The 2000 uprising in Egypt was a massive surge of protests that began in solidarity with the second intifada in Palestine. Tens of thousands of Egyptians joined street demonstrations which also were directed at Arab governments, including Egyptian president Mubarak’s, for their inaction and perceived failure to support the Palestinian cause. The protests that initially focused on the Palestinian cause quickly evolved into broader protests against the regime itself, driven by demands for democratic reform, frustration over economic hardship, widespread corruption, and growing opposition to the ruling government.

==Solidarity with Palestine==
The initial uprising was against the use of force against peaceful demonstrators in Palestine, a part of the Second Intifada. Massive protests erupted in solidarity with the Palestinian protesters, demanding democratic reforms and an end to killings of demonstrators in Palestine and Gaza Strip. Pro-Palestine protests became a symbol of civil disobedience and disorder movements in Tahrir Square, where protests first took place. Mass protests then swept the Middle East, inspired by the popular anti-Israeli sentiment in Egypt.

==Government response==
After two weeks of protests in Egypt, president Hosni Mubarak ordered a crackdown on protesters and banned the burning of flags, due to the burning of the United States of America's flag and Israel's flag. A protester described how the renewed wave of street activism was met with harsh repression, as police forces broke up the demonstrations and carried out widespread arrests of student leaders.

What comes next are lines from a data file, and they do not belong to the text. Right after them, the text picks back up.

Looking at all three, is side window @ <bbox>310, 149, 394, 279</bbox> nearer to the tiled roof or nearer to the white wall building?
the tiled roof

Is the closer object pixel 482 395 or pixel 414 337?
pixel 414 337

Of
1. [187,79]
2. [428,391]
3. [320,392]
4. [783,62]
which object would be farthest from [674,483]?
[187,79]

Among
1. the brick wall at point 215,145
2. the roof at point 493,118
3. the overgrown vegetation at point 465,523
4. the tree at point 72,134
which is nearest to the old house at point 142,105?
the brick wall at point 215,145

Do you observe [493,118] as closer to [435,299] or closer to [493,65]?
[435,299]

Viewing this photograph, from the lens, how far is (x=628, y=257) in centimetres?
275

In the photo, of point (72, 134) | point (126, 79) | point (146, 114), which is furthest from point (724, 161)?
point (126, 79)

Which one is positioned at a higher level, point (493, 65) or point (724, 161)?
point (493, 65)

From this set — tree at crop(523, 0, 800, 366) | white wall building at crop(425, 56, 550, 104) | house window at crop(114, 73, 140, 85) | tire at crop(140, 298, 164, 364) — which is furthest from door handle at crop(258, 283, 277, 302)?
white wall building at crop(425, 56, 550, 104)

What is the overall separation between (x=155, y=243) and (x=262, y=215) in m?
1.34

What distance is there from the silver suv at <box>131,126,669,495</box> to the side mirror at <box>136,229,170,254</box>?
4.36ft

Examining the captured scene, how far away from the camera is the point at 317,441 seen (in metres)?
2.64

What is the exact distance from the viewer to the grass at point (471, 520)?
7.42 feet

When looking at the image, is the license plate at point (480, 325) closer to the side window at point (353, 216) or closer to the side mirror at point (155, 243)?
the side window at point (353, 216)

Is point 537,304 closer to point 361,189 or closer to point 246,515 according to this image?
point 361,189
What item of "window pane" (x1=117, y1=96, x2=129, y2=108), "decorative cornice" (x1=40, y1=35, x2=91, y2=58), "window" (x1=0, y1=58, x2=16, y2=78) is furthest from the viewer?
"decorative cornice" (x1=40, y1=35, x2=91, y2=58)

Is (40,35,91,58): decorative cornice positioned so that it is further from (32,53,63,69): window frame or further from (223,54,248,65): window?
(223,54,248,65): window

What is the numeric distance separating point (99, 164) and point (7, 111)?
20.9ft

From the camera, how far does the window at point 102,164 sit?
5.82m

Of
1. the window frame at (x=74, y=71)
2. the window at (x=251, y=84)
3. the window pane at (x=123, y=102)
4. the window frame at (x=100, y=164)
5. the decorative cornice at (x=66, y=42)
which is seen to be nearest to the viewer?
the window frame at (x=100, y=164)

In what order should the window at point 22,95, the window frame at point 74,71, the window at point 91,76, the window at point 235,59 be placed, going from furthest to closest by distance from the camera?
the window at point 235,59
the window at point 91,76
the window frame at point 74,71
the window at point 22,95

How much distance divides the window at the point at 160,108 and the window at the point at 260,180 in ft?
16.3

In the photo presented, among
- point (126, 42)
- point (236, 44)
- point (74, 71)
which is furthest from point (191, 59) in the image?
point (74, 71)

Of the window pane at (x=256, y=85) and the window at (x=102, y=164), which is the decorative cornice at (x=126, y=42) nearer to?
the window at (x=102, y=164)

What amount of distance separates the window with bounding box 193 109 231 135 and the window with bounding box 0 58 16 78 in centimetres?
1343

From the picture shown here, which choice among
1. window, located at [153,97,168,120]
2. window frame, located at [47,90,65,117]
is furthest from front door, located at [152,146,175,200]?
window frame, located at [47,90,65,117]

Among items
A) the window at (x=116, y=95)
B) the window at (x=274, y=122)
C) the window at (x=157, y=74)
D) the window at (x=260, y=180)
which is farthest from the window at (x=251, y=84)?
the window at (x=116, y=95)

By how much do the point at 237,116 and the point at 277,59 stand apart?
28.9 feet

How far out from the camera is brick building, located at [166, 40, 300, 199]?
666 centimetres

Chants was also voiced at national protests and demonstrations in Cairo against war and demanded peace and full independence of Palestine. One of the most famous slogans was ‘أسفل إسرائيل’, meaning ‘Down, Down Israel’. Anti-Hosni Mubarak protests swept Port Said and Suez, led by mostly students. Massive general strikes and labour protests have been also sweeping Egypt, while increasingly violent demonstrations and growing street opposition snowballed into further escalation. The Military and Tanks was deployed to disperse demonstrators while protests escalated and drew more and more groups to join the movement, calling on reforms, an end to corruption, Hosni Mubarak to resign and demand full independence of Palestine yet the annexation and defeat of Israel. Protesters used civil disobedience, peaceful movements, bloodless disturbances and nonviolent boycotts by schoolchildren, students, refugees and teachers in downtown areas nationwide. Mass protests continued, and protesters were adamant to oust the government and close the borders with Israel and see better living conditions, but however, the amount of police brutality left many shocked and outraged. Protesters also wanted political reforms, police reforms and justice and accountability over the killings of protesters in the Second Intifada and First Intifada. Massive protests occurred on 9 October, when police killed 2 after protesters chanted slogans and pelted rocks at the security forces. Once the zenith of the protests became the death of protests after the bloody crackdown in the country's largest square, Tahrir Square which quashed the movement.